### ФРАГМЕНТ ДОКУМЕНТА
Ни у него к нам, ни у нас к нему.
Мы знакомы двенадцать лет. Когда-то я помогала коренной москвичке Яне Морозовой пробить отдельное жилье для нее и ее пережившего четыре клинические смерти неизлечимого сына-аутиста. Они вместе с родителями и братом с женой ютились все вместе в крошечной квартирке на «Южной». Но полученная в итоге муниципальная жилплощадь в Загорье, на дикой окраине Москвы, обернулась кошмаром. Рядом не было поликлиник, «скорая» по вызову не доезжала, для того чтобы прокормить семью, пианистке Яне необходимо было ежедневно добираться до центра Москвы, в рестораны и на банкеты, где она играла, но оставить Никиту и его младшего брата Ромку, которого Яна родила от отчаяния, чтобы просто не сойти с ума, было не с кем.
«Никита же высокий и тяжелый. Его помыть надо, одеть. У меня, если честно, не хватает уже сил. Но я все равно его не оставлю, без меня бы его уже не было. Он жив, потому что я рядом, я верю». Мы с Яной едем на станцию метро «Пионерская», в один из лучших психоинтернатов Москвы, куда она тщетно пытается пристроить сына. Но мест там нет. Есть только в подмосковном Ступине, что за 70 км от столицы, где принимают москвичей, но Яна просто не сможет часто ездить туда и забирать сына хотя бы на выходные. Она считает, что это конец.

### СПИСОК
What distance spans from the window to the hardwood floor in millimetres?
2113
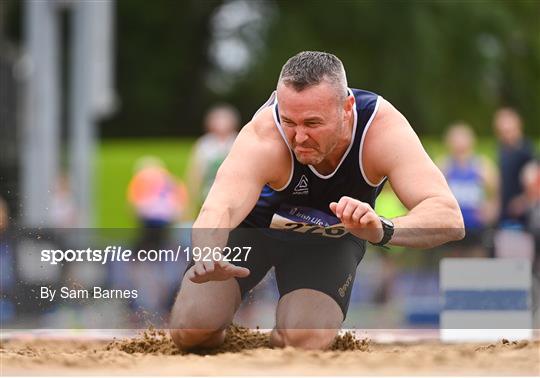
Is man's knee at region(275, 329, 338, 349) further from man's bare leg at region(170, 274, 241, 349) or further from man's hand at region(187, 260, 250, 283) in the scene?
man's hand at region(187, 260, 250, 283)

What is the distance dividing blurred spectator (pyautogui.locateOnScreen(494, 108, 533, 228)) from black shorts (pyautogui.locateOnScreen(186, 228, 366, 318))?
542 cm

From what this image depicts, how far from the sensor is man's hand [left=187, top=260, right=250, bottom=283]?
18.2 ft

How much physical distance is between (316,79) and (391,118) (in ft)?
1.62

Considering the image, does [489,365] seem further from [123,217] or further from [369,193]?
[123,217]

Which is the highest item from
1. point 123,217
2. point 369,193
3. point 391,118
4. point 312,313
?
point 391,118

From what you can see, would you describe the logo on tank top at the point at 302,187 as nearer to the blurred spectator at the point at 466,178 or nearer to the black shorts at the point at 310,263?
the black shorts at the point at 310,263

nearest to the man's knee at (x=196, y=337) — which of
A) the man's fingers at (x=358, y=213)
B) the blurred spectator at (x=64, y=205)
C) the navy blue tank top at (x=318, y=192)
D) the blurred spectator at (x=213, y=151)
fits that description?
the navy blue tank top at (x=318, y=192)

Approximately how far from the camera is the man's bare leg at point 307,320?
19.5ft

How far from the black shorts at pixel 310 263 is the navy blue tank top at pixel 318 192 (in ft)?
0.30

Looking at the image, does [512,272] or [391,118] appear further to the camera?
[512,272]

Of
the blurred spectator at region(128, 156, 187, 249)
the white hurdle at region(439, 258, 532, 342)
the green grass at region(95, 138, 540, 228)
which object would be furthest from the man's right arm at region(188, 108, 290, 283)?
the green grass at region(95, 138, 540, 228)

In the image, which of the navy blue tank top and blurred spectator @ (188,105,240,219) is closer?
the navy blue tank top

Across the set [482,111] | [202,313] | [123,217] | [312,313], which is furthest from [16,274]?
[482,111]

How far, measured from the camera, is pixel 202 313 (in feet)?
19.6
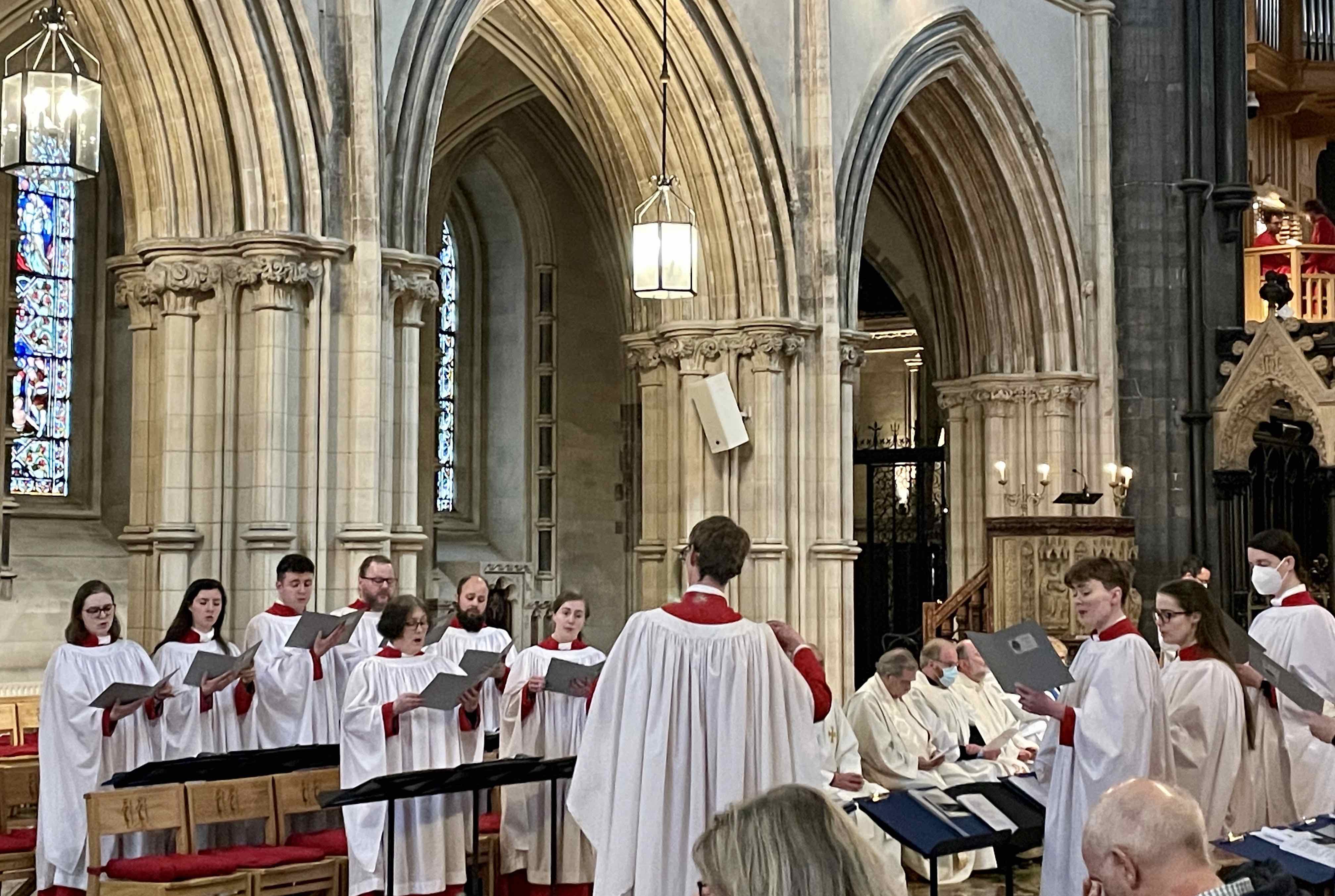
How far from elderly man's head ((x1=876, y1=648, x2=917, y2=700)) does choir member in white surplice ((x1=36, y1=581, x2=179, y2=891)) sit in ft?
11.8

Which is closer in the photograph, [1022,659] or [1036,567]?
[1022,659]

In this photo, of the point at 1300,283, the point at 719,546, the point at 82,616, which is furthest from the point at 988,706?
the point at 1300,283

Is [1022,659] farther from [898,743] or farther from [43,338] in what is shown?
[43,338]

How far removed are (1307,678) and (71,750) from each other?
5156 millimetres

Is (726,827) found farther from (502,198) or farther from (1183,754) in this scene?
(502,198)

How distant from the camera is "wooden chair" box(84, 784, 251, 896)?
6.70 metres

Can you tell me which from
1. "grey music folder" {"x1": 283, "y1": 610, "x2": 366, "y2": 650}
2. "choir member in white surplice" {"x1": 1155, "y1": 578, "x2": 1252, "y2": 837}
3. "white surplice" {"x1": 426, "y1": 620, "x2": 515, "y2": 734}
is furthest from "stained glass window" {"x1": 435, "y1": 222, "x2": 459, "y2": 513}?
"choir member in white surplice" {"x1": 1155, "y1": 578, "x2": 1252, "y2": 837}

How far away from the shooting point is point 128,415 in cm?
1533

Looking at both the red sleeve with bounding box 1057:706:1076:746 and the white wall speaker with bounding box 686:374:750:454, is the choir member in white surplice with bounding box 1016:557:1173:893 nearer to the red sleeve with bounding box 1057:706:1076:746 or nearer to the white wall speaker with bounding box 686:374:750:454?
the red sleeve with bounding box 1057:706:1076:746

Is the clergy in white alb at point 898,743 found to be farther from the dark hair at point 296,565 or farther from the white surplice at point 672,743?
the white surplice at point 672,743

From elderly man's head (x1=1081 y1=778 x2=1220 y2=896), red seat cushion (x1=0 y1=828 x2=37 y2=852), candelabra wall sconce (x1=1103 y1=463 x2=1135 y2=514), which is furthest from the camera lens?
candelabra wall sconce (x1=1103 y1=463 x2=1135 y2=514)

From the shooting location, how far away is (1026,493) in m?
18.1

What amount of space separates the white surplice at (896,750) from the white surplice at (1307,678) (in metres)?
2.04

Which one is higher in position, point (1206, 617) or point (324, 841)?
point (1206, 617)
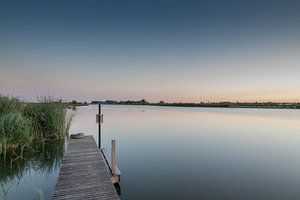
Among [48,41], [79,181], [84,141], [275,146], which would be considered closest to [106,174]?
[79,181]

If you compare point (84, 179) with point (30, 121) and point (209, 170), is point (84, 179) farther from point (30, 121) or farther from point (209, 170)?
point (30, 121)

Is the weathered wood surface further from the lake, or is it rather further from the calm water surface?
the calm water surface

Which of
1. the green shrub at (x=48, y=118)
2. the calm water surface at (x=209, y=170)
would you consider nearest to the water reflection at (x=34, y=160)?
the green shrub at (x=48, y=118)

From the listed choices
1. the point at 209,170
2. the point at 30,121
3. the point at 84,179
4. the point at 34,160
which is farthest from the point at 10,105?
the point at 209,170

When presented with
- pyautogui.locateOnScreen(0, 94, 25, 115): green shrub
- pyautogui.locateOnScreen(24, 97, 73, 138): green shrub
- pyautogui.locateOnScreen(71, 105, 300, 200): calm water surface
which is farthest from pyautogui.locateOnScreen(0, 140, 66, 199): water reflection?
pyautogui.locateOnScreen(71, 105, 300, 200): calm water surface

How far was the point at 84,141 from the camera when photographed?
9.20 metres

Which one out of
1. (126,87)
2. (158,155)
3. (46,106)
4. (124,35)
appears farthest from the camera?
(126,87)

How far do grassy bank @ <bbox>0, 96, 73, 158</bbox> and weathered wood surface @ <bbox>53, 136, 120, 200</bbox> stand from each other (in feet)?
8.85

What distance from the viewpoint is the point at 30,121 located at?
992cm

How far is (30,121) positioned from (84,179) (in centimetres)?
679

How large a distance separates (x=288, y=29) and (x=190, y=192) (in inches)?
525

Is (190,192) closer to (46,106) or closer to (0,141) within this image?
(0,141)

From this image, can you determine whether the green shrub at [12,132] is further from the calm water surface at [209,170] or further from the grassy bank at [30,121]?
the calm water surface at [209,170]

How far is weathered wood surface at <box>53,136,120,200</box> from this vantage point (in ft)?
13.1
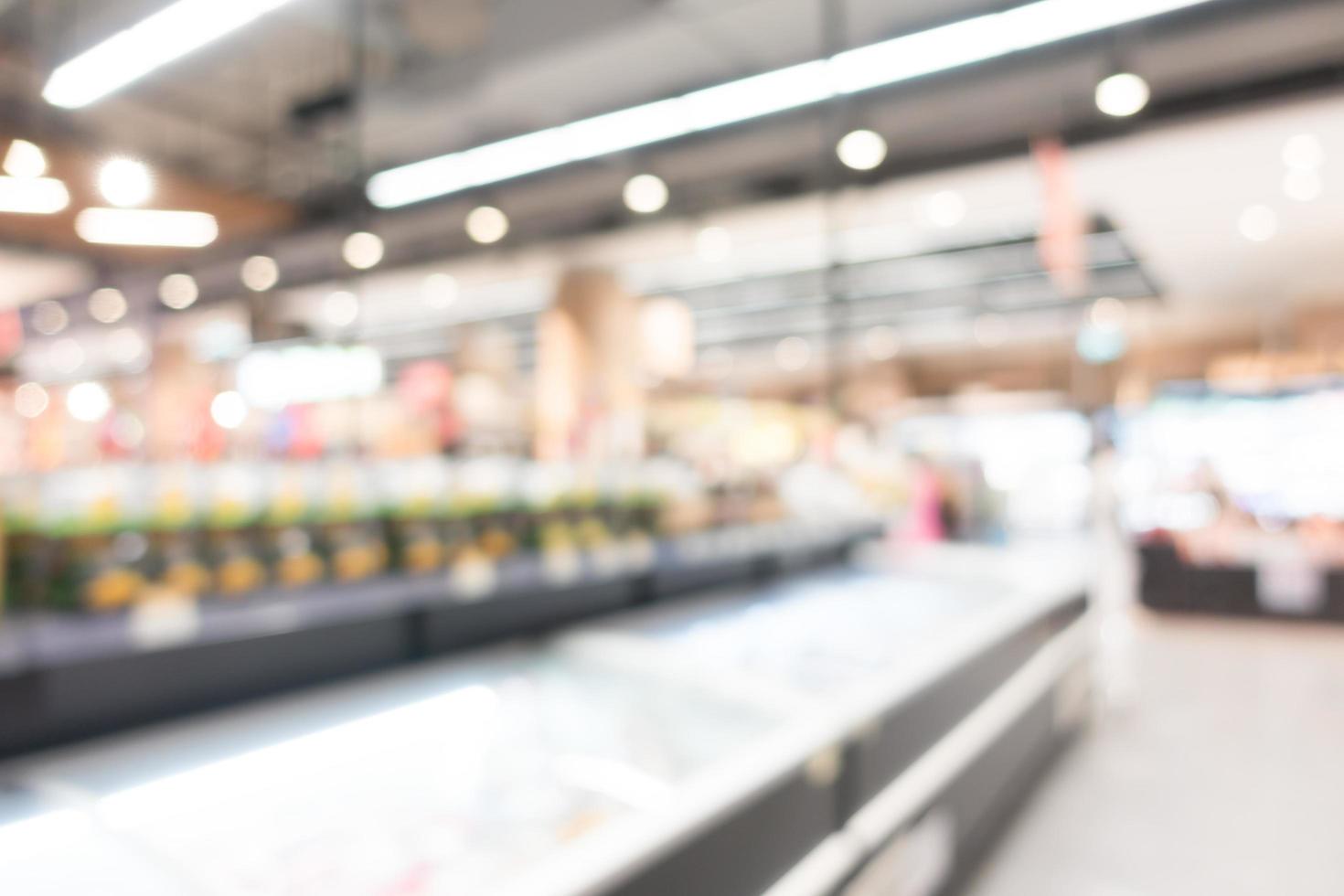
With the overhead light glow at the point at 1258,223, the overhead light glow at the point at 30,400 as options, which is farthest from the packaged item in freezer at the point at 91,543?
the overhead light glow at the point at 1258,223

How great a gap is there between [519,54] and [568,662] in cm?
358

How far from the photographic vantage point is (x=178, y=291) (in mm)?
2012

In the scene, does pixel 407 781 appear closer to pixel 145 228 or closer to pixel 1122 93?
pixel 145 228

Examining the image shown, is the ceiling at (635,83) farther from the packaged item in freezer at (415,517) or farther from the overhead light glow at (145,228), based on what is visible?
the packaged item in freezer at (415,517)

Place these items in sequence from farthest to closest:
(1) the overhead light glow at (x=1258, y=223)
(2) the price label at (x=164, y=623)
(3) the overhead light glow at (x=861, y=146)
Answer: (1) the overhead light glow at (x=1258, y=223) < (3) the overhead light glow at (x=861, y=146) < (2) the price label at (x=164, y=623)

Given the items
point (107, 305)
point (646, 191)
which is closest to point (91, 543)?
point (107, 305)

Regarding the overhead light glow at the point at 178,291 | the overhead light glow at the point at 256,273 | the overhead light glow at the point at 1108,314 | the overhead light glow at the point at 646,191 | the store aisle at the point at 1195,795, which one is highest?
the overhead light glow at the point at 1108,314

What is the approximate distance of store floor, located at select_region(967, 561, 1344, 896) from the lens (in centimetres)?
314

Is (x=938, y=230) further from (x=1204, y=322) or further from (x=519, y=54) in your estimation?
(x=1204, y=322)

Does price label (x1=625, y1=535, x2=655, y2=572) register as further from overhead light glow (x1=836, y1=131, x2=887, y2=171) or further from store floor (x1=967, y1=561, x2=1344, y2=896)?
overhead light glow (x1=836, y1=131, x2=887, y2=171)

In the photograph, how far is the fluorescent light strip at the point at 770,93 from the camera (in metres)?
3.60

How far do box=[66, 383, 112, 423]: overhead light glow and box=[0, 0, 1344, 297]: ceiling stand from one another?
0.77m

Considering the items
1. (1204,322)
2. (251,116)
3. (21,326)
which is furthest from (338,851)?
(1204,322)

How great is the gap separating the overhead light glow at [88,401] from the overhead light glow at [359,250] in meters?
0.85
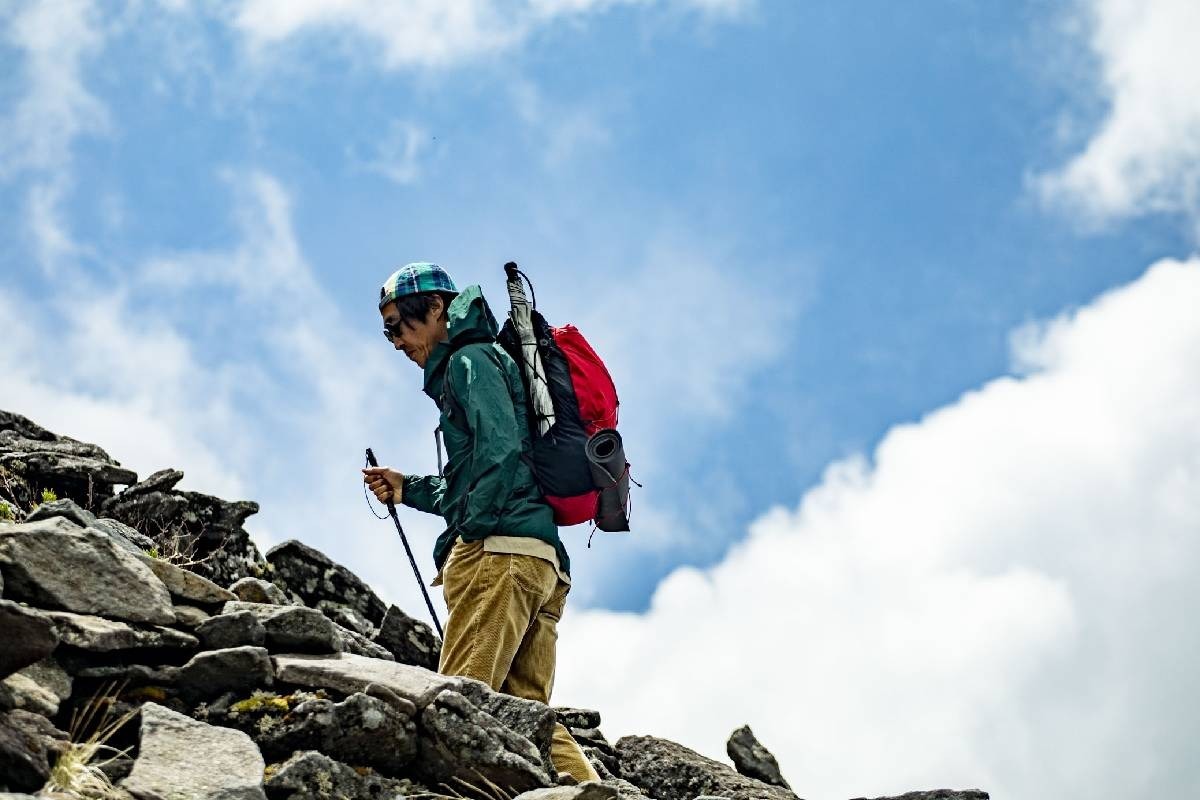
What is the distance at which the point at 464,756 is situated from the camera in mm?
7258

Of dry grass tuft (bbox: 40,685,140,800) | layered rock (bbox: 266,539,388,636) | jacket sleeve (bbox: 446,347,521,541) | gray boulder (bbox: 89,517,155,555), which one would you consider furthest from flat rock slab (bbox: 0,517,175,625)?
layered rock (bbox: 266,539,388,636)

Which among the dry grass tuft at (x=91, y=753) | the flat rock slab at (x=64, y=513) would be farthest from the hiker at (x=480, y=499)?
the dry grass tuft at (x=91, y=753)

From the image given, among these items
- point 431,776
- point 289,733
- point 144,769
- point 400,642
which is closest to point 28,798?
point 144,769

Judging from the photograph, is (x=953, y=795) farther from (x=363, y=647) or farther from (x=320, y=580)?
(x=320, y=580)

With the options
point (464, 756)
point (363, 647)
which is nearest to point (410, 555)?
point (363, 647)

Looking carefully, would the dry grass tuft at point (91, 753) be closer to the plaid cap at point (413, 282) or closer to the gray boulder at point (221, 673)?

### ИНСТРУКЦИЯ К ЗАДАНИЮ
Напишите продолжение фрагмента о Яне Морозовой и её сыне Никите, начав сразу после его последнего предложения.

### РЕЗУЛЬТАТ ЗАДАНИЯ
Оказывается, что пятнадцати уже существующих ПНИ категорически не хватает для потребностей огромной Москвы. Оказывается, не закрывать интернаты нужно, а открывать новые.
Пациент жив. Или нет?
По данным на 1 января 2016 года, в России работает 504 психоневрологических интерната, в которых ныне проживают свыше 148 тысяч человек. Выпускники 130 российских детских специализированных домов-интернатов после достижения ими совершеннолетия чаще всего плавным ходом отправляются в ПНИ для взрослых, по решению суда их лишают дееспособности — и лишь единицам удается вернуться в обычный мир.
Сторонники реформы полагают, что стоит удалить из этой схемы ПНИ — и проблема тут же решится сама собой. Конечно, вместо ПНИ инвалидов обязаны будут селить куда-нибудь еще, в общежития, в комнаты на пять-шесть человек, вместе с товарищами из родного детского дома. Или, как предполагают новаторы, выделят им по этажу в обычных многоэтажках. А к каждой такой «особенной» квартире приставят социального работника, посредника, который станет держать связь с окружающими и защищать от них своих подопечных.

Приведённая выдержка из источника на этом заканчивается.